— Supplied information —

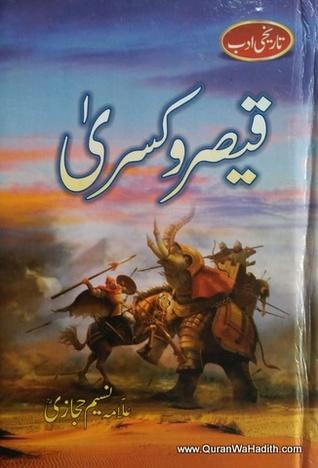 qaisar o kisra free download pdf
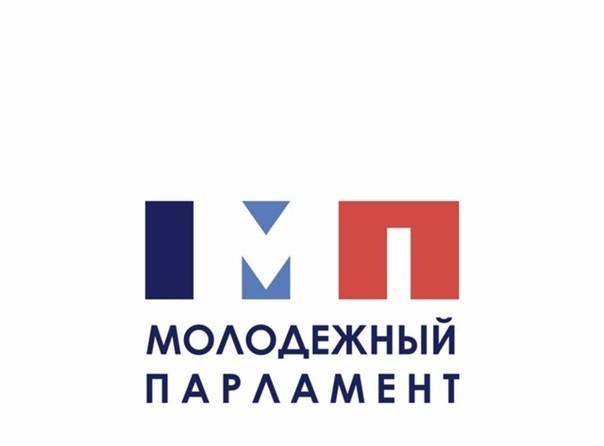 Уважаемые ясиноватцы! Выборы в Молодежный парламент ДНР!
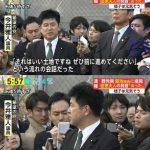 2018/03/23(金)プチニュース・安倍昭恵氏の「いい土地ですから」発言について籠池氏「間違いない」など
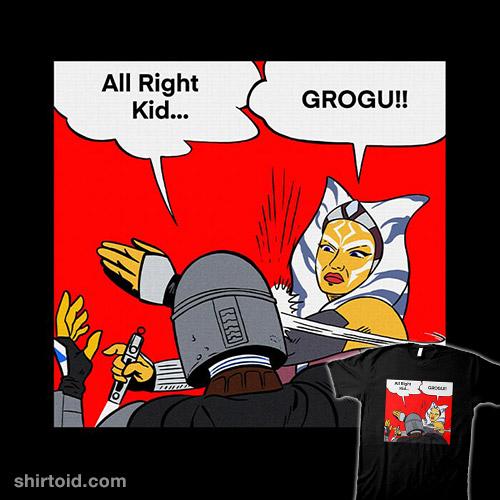 No. Grogu!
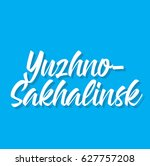yuzhno sakhalinsk  text design. ...   Shutterstock .eps vector #627757208
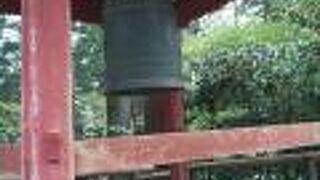 塩船観音寺 旧鐘楼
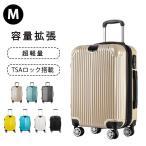 スーツケース キャリーバッグ 軽量 M  中型 容量アップ  軽量 TSAロック ABS+PC  鏡面
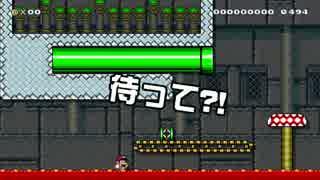 【ガルナ/オワタP】改造マリオをつくろう!【stage:88】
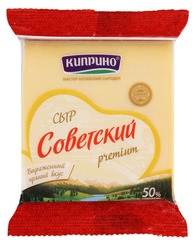 Сыр «Киприно» Советский 230г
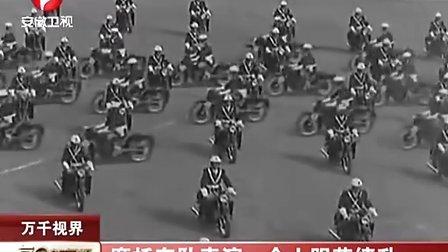 摩托车对表演 令人眼花缭乱 111220 每日新闻报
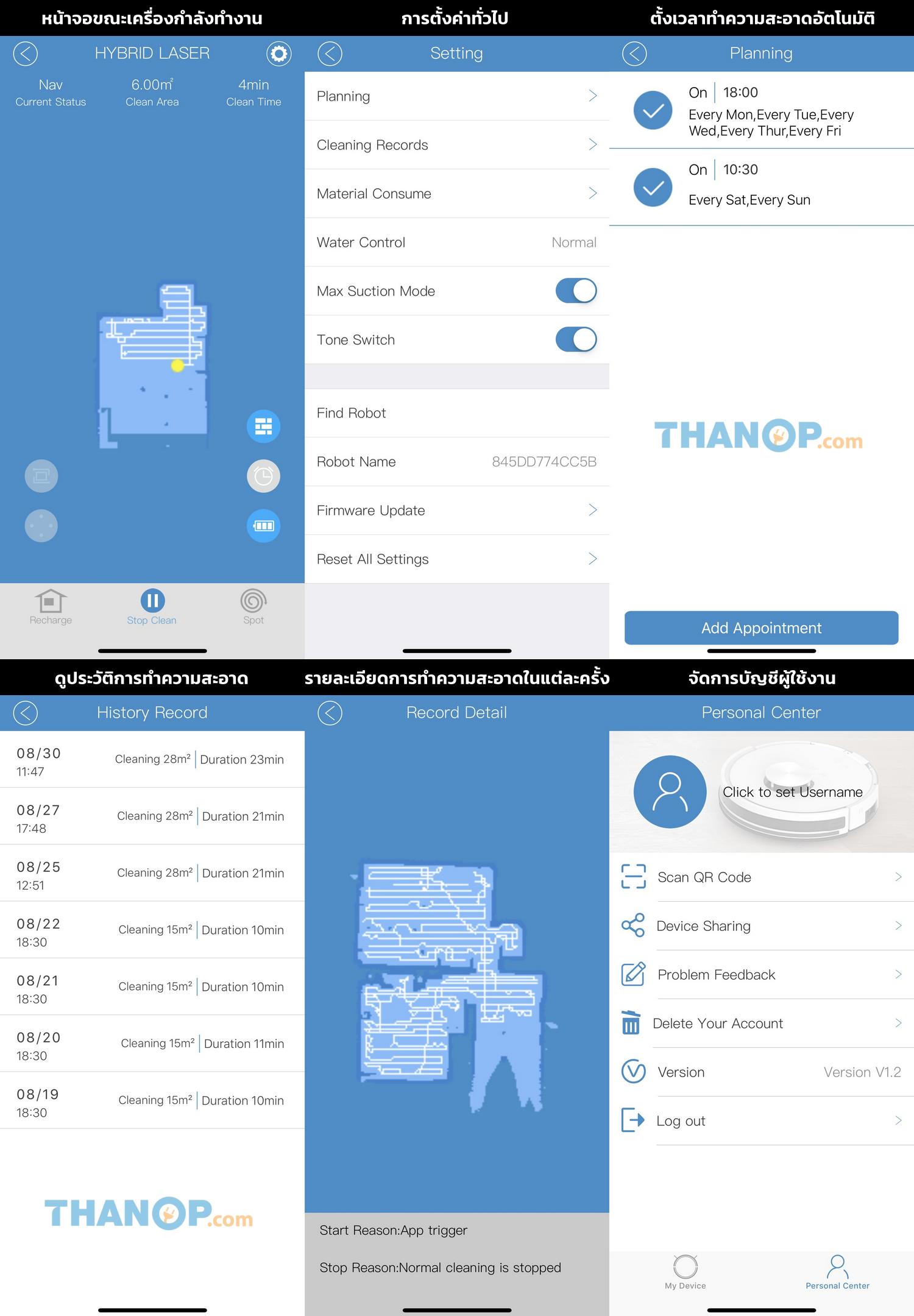 mister-robot-hybrid-laser-map-app-interface-example
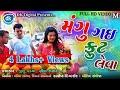 Mangu Gai Fruit Leva |Jitu Pandya |Gujarati Comedy Video 2019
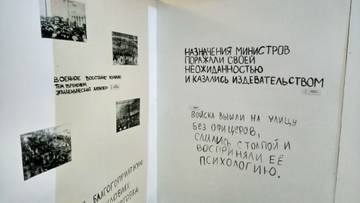 http://s3.uploads.ru/t/LpUYG.jpg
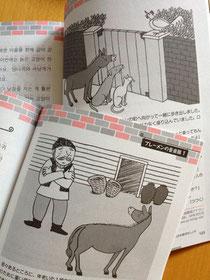 NHK出版:テレビでハングル10月号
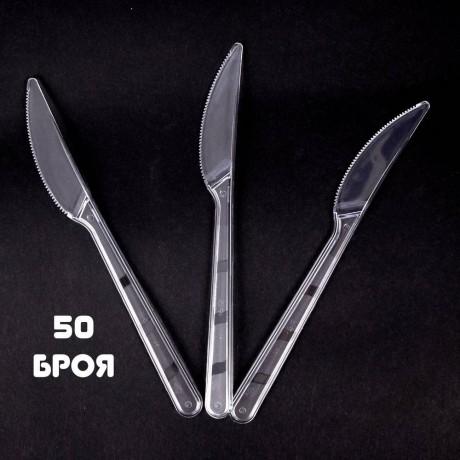 50 бр. прозрачни пластмасови ножове за хранене за еднократна употреба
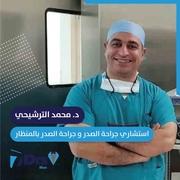 د. محمد الترشيحي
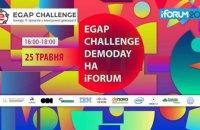 Финал конкурса стартапов Egap Challenge DemoDay пройдет в рамках iForum 25 мая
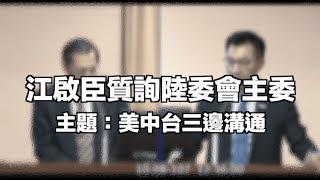 Download 質詢「陸委會」兩岸關係一團糟 江啟臣國會發聲  Video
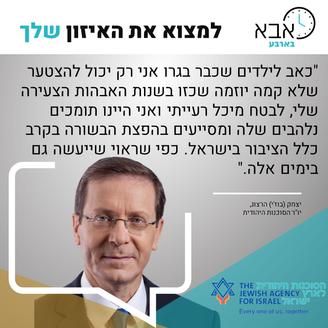 יצחק בוזי הרצוג - יור הסוכנות היהודית.pn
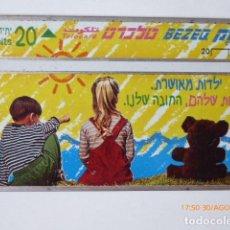 Tarjetas telefónicas de colección: TARJETA TELEFONICA USADA, TELECARD, ISRAEL.. Lote 96694063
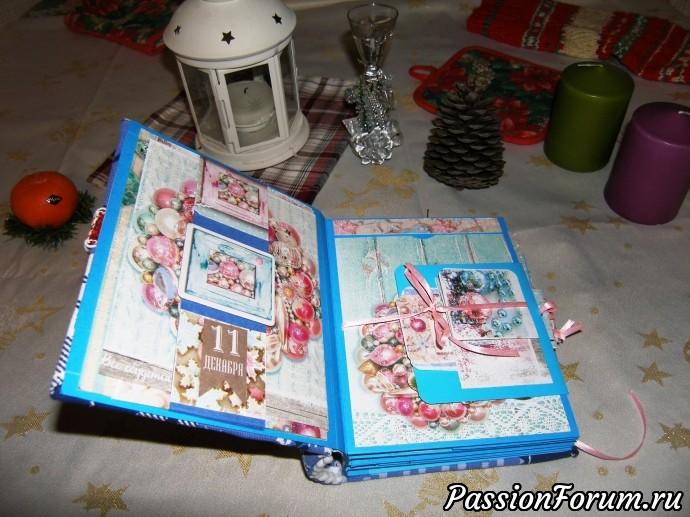 Фотоальбом: Новый год в голубом!, фотоальбом, скрапбукинг, новый год, подарок, скрап альбом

— Exercise aim —
Go from the first line of the listing to the line holding "Финал конкурса стартапов" and, please, transcribe those lines exactly, both included, with no pictures.

— Exercise response —
 qaisar o kisra free download pdf
 Уважаемые ясиноватцы! Выборы в Молодежный парламент ДНР!
 2018/03/23(金)プチニュース・安倍昭恵氏の「いい土地ですから」発言について籠池氏「間違いない」など
 No. Grogu!
yuzhno sakhalinsk  text design. ...   Shutterstock .eps vector #627757208
 塩船観音寺 旧鐘楼
 スーツケース キャリーバッグ 軽量 M  中型 容量アップ  軽量 TSAロック ABS+PC  鏡面
 【ガルナ/オワタP】改造マリオをつくろう!【stage:88】
 Сыр «Киприно» Советский 230г
 摩托车对表演 令人眼花缭乱 111220 每日新闻报
 mister-robot-hybrid-laser-map-app-interface-example
 Mangu Gai Fruit Leva |Jitu Pandya |Gujarati Comedy Video 2019
 http://s3.uploads.ru/t/LpUYG.jpg
 NHK出版:テレビでハングル10月号
 50 бр. прозрачни пластмасови ножове за хранене за еднократна употреба
 د. محمد الترشيحي
 Финал конкурса стартапов Egap Challenge DemoDay пройдет в рамках iForum 25 мая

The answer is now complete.